The TRIGA (an acronym for teaching, research, isotope, General Atomics) reactor is the only remaining research reactor in New York state and one of 26 operating university research reactors in the United States. It was manufactured by General Atomics and switched on in the Ward Center, then known as the Ward Laboratory, in January 1962.

The reactor provides an intense source of thermal neutrons for use by researchers in analyzing materials through a tool called neutron activation analysis. The technique is used for analysis of the elemental composition of matter, particularly the detection of trace quantities of elements.

During the entire 1999-2000 school year, the TRIGA reactor was used for research by Cornell faculty members for only 226 hours, representing "a serious underutilization of this facility," said Richardson.

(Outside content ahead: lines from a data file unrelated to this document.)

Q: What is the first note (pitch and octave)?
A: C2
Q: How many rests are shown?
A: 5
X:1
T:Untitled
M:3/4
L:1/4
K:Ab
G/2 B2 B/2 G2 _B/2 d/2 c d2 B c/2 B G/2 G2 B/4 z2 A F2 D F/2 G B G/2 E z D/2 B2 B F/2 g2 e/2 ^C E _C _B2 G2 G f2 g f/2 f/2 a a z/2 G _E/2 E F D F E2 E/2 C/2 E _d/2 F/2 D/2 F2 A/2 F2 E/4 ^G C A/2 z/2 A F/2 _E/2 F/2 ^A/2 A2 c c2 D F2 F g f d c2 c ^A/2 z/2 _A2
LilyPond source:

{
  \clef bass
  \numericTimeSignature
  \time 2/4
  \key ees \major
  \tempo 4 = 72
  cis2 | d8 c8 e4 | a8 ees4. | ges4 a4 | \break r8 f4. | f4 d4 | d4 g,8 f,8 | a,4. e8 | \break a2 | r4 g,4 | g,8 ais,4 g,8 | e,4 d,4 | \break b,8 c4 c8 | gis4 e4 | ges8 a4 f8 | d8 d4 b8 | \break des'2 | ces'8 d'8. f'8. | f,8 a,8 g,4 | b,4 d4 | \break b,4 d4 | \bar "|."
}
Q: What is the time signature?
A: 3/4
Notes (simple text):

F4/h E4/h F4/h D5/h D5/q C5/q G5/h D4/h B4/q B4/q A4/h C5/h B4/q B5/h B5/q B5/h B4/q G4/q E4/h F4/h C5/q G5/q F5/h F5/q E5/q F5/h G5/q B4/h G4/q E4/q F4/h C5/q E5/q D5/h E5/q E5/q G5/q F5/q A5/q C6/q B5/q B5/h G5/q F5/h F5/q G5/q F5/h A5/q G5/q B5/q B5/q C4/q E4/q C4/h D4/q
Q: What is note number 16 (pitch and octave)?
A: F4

However, during the same time, industrial concerns used the reactor for 311 hours of paid time. Because Cornell no longer has a nuclear science and engineering program, the reactor is not used for nuclear science research. Instead, its users range from researchers studying rocks to those investigating ancient tree rings.

Ward Laboratory was built in the 1960s for instruction and research in the then-burgeoning field of nuclear engineering. But in 1995, the College of Engineering disbanded its Nuclear Science and Engineering Program due to the greatly diminished interest in nuclear power. Since then, Ward has operated as an independent, interdisciplinary center under an 11-member faculty advisory board.

However, Richardson noted in his letter, "Cornell no longer has substantial academic or research activities in nuclear science and engineering and has not since the mid-1970s." Of the five full-time faculty directly associated with the program in 1993, only three remain, and only one still lists fission reactors as a main activity. The graduate field currently lists six faculty members, of whom only three are actively involved in any aspect of nuclear engineering. There are fewer than six graduate students, including three Ph.D. students. "Only a very small number of students take courses that make extensive use of the reactor," Richardson said.

The center has an annual operating budget of $500,000, of which the university contributes $200,000. The balance is made up by the center's annual income from external users (anticipated to be about $240,000), from external grants, from endowments and from internal user fees. Over the past decade, DOE funding to the center has averaged more than $250,000 a year.

In his letter, Richardson supported the Faculty Senate recommendations that the gamma cell be maintained at a local facility. He added, "It is especially important that we be proactive in helping the staff who will be affected and in assisting in the transition for those who must transfer research to other facilities."

The administration decision comes as the number of nuclear engineering departments and programs and nuclear research reactors in the United States has been declining. At the same time, Ünlü said, "there has been an enormous growth in national awareness of the importance of sustaining and expanding our country's expertise in the provision and use of nuclear energy." The federal government, he said, has initiated an effort to rebuild U.S. nuclear research and education programs. He noted that on April 30, the DOE Nuclear Energy Research Advisory Committee recommended that the department immediately allocate $250,000 each to Cornell, the Massachusetts Institute of Technology and the University of Michigan to ensure continued operation of those institutions' research reactors. He said, "We could easily get $1 million to $1.5 million a year from new DOE programs."

However, John Silcox, Cornell vice provost for physical sciences and engineering, commented, "Although there is an effort to persuade the DOE to support research reactors, the chance of these funds actually becoming available in the current political climate is very remote."